Leaders who have reached this conclusion about the genuine urgency of the nuclear terrorist threat are not unaware of their skeptics' presumptions. Rather, they have examined the evidence, much of which has been painstakingly compiled here by Rolf Mowatt-Larssen, former head of the CIA's terrorism and weapons-of-mass-destruction efforts, and much of which remains classified. Specifically, who is seriously motivated to kill hundreds of thousands of Americans? Osama bin Laden, who has declared his intention to kill "4 million Americans -- including 2 million children." The deeply held belief that even if they wanted to, "men in caves can't do this" was then Pakistani President Pervez Musharraf's view when Tenet flew to Islamabad to see him after 9/11. As Tenet (assisted by Mowatt-Larssen) took him step by step through the evidence, he discovered that indeed they could. Terrorists' opportunities to bring a bomb into the United States follow the same trails along which 275 tons of drugs and 3 million people crossed U.S. borders illegally last year.
In 2007, Congress established a successor to the 9/11 Commission to focus on terrorism using weapons of mass destruction.

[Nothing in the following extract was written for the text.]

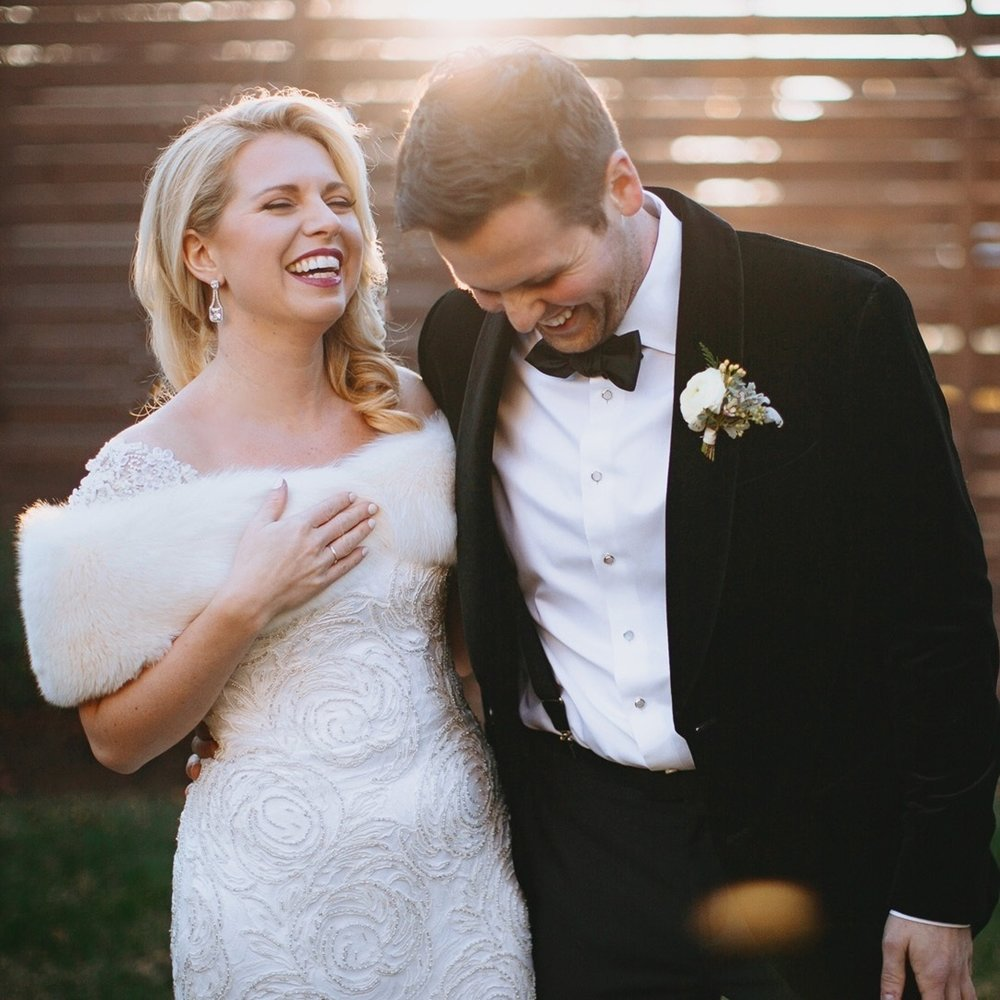 """COUPLES GUIDE - Stop telling your clients to """"fake laugh"""". Get real belly laughs with Unposed.Learn how to create and capture meaningful moments your couples will absolutely love."""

This bipartisan Commission on the Prevention of WMD Proliferation and Terrorism issued its report to Congress and the Obama administration in December 2008. In the commission's unanimous judgment: "it is more likely than not that a weapon of mass destruction will be used in a terrorist attack somewhere in the world by the end of 2013."
Faced with the possibility of an American Hiroshima, many Americans are paralyzed by a combination of denial and fatalism. Either it hasn't happened, so it's not going to happen; or, if it is going to happen, there's nothing we can do to stop it. Both propositions are wrong. The countdown to a nuclear 9/11 can be stopped, but only by realistic recognition of the threat, a clear agenda for action, and relentless determination to pursue it.